Instructions to follow ->
Locate each line below that includes "html" and reproduce it.

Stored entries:
++++++++++
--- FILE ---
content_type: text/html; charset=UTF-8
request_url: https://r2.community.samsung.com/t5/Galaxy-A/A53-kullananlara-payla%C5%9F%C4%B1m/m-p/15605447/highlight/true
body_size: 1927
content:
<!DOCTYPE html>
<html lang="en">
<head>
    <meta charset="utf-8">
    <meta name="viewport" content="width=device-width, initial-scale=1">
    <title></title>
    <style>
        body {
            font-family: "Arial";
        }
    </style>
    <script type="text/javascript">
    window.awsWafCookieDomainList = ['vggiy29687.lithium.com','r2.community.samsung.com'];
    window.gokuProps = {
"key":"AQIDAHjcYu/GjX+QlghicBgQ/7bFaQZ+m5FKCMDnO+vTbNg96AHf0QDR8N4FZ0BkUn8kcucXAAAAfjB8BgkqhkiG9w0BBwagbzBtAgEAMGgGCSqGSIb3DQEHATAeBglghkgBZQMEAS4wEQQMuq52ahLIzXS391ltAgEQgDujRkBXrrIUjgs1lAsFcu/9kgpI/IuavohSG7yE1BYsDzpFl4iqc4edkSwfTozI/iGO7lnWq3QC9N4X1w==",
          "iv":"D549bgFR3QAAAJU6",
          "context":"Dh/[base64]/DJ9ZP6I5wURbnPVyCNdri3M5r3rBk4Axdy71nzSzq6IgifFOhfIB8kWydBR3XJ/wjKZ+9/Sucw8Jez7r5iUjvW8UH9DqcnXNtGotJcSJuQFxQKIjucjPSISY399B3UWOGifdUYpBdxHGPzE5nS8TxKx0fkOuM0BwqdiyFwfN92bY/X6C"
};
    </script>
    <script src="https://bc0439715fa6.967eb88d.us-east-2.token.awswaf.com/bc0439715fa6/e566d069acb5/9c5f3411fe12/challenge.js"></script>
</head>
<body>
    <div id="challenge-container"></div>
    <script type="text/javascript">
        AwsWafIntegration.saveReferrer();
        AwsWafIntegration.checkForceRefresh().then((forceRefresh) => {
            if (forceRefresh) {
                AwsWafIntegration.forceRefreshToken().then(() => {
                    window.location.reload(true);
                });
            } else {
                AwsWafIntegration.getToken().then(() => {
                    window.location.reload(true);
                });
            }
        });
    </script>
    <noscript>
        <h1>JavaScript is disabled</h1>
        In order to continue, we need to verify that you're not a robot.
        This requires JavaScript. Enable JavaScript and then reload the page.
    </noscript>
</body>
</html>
++++++++++
Response below ->
content_type: text/html; charset=UTF-8
<!DOCTYPE html>
<html lang="en">
</html>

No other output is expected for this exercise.